たとえば、在宅勤務制度やフレックスタイム制度の導入によって場所や時間の制約を受けない勤務が可能となれば、社員自身が家庭生活も含めて自分の時間をコントロールしやすくなる。大切なのは、いわゆる時短勤務制度などのように、一部の人だけを対象とせず、全ての社員の働き方を改革するつもりで制度を導入することだ。

多様な働き方をする社員がいて当たり前という風土をつくることができれば、家庭に軸足を置かざるを得ない女性社員を特別視せず、「お互い」を思いやれる良い循環を生み出すことができる。

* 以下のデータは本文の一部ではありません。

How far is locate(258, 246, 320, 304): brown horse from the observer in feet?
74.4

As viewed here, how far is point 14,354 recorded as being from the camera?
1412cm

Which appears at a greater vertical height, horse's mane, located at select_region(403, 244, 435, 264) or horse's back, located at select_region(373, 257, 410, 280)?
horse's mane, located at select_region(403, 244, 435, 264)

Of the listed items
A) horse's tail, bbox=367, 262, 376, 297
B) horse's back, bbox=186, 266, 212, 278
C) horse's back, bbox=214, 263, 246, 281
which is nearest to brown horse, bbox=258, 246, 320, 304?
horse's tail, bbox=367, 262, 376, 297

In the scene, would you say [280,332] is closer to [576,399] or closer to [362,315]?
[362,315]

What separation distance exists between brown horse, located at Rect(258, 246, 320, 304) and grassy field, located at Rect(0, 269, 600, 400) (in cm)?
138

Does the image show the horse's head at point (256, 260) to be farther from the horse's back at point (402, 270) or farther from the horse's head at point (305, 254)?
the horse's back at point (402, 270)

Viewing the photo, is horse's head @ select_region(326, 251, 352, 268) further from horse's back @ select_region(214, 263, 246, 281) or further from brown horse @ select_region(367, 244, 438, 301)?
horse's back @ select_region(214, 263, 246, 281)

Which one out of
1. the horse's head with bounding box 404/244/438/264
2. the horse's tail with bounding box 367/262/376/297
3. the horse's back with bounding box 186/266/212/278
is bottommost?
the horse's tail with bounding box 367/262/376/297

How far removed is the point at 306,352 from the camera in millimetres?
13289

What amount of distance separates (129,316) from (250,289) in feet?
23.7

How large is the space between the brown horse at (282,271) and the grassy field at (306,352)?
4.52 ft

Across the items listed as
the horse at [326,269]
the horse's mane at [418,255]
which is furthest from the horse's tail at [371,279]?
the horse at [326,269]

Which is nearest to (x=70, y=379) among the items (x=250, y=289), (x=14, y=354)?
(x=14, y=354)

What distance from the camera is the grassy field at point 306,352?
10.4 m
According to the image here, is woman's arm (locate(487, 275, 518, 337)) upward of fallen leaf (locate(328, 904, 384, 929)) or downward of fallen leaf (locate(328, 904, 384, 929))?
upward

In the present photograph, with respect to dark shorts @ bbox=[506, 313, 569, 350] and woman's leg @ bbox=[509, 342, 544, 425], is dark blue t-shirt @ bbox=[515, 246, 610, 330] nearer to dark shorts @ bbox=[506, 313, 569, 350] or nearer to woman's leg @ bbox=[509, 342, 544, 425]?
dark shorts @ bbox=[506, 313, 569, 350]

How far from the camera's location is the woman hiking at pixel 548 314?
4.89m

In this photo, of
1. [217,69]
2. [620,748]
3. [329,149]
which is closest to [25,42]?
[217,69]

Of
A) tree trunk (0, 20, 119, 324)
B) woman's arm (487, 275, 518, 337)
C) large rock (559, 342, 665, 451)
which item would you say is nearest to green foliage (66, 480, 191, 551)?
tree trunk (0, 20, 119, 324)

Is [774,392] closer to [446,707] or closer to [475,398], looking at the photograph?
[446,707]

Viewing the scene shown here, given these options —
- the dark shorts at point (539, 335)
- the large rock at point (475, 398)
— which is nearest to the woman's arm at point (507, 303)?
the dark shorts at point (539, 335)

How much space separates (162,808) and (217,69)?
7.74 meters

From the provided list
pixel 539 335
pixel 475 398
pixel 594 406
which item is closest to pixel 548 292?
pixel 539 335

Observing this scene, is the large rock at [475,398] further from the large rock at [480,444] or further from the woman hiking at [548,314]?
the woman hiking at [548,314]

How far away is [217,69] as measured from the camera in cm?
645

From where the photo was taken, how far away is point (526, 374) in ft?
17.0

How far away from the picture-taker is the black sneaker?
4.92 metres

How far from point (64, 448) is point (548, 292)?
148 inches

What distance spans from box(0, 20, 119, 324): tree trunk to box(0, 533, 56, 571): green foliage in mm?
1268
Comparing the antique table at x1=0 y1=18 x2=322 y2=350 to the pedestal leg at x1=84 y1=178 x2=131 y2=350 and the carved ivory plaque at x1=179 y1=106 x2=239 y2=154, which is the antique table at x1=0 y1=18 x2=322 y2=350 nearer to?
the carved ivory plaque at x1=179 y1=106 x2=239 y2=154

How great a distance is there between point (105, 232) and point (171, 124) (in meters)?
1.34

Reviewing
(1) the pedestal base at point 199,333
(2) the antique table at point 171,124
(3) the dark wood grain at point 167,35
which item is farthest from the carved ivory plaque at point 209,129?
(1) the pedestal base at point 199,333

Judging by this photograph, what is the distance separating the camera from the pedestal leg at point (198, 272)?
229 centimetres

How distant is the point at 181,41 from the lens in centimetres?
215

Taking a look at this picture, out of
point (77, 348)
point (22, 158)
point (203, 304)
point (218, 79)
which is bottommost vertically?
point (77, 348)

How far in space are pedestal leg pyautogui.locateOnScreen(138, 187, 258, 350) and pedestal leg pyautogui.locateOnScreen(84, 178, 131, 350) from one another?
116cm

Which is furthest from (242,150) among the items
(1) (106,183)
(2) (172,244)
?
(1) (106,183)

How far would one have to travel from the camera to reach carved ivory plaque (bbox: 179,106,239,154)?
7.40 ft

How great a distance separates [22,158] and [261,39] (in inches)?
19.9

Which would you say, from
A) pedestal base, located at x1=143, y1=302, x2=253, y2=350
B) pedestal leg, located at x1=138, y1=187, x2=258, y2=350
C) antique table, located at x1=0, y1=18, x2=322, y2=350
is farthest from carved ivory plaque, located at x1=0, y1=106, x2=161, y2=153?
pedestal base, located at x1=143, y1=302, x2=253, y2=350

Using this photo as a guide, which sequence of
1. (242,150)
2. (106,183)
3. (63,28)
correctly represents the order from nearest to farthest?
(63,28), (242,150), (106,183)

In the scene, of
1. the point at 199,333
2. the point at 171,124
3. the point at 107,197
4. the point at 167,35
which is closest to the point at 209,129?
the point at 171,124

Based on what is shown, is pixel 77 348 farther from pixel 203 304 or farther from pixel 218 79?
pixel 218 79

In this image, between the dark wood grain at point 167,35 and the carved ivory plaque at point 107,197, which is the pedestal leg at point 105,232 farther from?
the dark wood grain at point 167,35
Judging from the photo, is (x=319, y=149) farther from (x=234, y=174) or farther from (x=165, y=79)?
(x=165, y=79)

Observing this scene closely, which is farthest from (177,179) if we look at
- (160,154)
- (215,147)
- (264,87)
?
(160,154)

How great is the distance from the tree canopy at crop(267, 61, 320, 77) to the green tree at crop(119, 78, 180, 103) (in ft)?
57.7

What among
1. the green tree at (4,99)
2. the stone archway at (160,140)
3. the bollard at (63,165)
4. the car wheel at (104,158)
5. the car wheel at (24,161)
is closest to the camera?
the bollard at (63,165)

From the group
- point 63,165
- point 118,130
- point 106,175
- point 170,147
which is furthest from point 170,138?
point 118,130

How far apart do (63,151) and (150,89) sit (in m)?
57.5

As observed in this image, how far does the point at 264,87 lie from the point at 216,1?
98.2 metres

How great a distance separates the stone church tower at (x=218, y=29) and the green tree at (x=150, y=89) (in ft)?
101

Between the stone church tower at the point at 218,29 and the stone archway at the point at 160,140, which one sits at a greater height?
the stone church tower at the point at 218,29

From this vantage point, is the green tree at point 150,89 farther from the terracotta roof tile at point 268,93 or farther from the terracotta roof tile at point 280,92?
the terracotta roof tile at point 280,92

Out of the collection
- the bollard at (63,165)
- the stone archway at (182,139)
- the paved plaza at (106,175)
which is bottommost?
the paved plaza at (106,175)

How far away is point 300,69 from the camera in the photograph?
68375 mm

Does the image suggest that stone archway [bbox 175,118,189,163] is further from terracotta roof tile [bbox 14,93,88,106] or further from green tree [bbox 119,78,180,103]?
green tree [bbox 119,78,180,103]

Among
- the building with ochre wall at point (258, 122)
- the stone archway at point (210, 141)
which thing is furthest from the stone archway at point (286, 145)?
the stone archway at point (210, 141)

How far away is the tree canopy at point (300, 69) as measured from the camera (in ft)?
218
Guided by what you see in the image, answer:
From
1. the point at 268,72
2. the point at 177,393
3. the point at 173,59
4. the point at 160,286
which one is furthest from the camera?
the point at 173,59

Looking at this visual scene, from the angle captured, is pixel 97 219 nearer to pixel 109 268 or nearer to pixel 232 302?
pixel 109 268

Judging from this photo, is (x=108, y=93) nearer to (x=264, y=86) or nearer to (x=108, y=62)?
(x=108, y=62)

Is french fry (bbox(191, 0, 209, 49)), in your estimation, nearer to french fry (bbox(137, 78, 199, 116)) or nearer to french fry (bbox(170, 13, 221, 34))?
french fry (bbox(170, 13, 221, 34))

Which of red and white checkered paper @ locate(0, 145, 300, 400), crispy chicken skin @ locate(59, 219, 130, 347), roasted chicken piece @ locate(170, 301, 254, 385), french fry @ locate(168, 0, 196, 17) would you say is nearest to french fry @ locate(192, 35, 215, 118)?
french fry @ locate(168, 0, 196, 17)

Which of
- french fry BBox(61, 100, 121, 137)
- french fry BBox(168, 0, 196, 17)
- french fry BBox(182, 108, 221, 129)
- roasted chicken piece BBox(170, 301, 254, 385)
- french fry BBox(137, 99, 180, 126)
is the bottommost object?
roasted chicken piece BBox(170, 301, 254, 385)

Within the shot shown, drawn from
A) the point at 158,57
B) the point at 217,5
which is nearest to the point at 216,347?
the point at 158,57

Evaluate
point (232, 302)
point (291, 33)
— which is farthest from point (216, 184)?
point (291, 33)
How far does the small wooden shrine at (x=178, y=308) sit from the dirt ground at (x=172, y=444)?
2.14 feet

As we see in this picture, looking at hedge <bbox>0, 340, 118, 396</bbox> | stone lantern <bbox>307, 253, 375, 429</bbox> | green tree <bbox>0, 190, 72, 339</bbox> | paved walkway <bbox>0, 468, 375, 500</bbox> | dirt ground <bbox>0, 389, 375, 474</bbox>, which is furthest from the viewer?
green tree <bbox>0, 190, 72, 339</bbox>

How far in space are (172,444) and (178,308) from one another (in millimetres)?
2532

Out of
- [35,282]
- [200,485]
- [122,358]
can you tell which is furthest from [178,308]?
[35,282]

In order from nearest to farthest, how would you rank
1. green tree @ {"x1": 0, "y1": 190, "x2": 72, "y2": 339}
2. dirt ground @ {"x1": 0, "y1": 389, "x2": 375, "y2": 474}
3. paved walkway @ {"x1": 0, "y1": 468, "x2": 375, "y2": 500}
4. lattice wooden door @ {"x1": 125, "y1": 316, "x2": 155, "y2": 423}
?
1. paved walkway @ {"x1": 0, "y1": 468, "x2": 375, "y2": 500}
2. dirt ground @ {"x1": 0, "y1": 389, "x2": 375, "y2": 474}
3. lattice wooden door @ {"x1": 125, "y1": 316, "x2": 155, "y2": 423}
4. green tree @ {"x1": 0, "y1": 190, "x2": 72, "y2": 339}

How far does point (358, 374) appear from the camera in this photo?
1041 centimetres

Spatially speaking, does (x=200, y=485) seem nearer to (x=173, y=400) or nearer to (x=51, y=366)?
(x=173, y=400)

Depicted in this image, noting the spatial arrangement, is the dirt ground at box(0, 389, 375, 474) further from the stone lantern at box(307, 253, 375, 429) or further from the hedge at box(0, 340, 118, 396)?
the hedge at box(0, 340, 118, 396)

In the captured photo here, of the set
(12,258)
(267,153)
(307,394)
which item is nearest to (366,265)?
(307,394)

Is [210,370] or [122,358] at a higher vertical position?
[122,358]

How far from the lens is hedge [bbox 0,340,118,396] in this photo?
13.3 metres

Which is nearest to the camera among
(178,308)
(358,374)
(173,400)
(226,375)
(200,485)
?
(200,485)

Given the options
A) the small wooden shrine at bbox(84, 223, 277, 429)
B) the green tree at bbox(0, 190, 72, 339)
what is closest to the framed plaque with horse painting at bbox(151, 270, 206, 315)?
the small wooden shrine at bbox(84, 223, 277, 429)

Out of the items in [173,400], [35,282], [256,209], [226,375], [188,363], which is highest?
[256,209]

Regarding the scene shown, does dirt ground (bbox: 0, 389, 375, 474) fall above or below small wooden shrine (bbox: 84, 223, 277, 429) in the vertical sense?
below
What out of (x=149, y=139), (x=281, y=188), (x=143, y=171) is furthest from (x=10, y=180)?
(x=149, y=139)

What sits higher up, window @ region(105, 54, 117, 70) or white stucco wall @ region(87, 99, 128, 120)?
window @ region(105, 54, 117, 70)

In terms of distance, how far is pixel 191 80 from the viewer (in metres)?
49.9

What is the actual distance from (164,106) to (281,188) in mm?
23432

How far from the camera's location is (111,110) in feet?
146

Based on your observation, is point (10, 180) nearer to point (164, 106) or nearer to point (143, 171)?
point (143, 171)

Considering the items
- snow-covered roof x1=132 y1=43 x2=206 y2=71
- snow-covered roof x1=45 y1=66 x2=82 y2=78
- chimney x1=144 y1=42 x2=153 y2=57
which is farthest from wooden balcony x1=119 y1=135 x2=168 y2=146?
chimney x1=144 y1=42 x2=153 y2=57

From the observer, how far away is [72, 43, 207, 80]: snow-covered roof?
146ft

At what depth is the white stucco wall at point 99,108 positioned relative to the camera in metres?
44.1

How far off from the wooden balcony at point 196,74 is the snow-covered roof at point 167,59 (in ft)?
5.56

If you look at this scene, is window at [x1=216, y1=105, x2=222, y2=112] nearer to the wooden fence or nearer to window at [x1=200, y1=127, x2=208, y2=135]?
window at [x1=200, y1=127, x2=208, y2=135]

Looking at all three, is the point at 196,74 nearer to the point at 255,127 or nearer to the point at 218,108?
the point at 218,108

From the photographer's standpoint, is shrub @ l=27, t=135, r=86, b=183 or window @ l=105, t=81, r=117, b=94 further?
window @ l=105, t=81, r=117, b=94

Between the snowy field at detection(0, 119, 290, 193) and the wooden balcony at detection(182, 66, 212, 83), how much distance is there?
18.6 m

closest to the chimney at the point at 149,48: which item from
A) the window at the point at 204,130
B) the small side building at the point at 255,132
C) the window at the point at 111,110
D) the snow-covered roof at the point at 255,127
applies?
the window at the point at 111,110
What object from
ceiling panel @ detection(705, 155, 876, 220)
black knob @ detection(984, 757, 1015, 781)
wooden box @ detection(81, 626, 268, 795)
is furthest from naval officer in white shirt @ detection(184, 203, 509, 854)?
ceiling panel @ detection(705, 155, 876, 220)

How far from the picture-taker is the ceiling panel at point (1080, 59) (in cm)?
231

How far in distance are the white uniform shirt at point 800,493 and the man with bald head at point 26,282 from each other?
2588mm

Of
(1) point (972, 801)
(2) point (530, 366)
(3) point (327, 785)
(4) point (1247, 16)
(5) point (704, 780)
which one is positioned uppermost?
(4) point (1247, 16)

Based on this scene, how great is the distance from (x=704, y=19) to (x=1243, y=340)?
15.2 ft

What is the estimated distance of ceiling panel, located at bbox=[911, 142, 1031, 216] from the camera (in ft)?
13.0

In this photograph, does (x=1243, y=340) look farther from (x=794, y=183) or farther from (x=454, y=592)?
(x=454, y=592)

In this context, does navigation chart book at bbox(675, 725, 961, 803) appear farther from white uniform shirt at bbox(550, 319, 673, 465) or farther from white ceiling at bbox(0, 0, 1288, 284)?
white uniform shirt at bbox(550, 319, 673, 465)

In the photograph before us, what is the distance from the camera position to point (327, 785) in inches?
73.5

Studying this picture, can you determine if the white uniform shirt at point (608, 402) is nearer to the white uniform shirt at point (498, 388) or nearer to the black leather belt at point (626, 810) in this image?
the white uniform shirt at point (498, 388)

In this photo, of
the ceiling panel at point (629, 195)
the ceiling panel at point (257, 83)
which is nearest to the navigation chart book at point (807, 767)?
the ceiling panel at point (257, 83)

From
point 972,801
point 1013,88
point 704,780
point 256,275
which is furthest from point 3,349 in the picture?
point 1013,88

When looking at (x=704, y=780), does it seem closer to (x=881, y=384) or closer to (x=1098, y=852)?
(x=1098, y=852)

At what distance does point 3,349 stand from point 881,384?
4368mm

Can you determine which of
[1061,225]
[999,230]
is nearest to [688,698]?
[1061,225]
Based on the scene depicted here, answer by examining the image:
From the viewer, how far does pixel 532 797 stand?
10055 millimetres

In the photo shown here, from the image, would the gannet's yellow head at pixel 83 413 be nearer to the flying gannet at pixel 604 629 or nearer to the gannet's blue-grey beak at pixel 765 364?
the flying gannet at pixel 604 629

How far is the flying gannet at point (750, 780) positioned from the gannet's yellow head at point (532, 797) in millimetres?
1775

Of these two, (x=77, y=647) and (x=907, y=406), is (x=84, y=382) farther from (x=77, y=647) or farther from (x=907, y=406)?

また、時間だけでなく、社員の気持ちまでセーブさせないよう気を付けたい。そのためには、経験の蓄積などではなく、成果に基づいて評価・処遇を行う仕組みが必要だ。その際、過度に配慮して小さな成果しか期待しないのでは、今後キャリアを継続していこうという本人の意欲や成長機会を奪う可能性がある。本人の能力を適切に見極め、限られた時間でも可能な一定の難易度のミッションを与えることが必要だ。

家庭と仕事の両立に悩む女性社員は多いが、広く多様性が求められる中、そのような悩みを経験した女性社員こそ、新しい組織づくりを主導できるはずだ。負い目を感じることなく、むしろ積極的にその経験を生かすことが期待される。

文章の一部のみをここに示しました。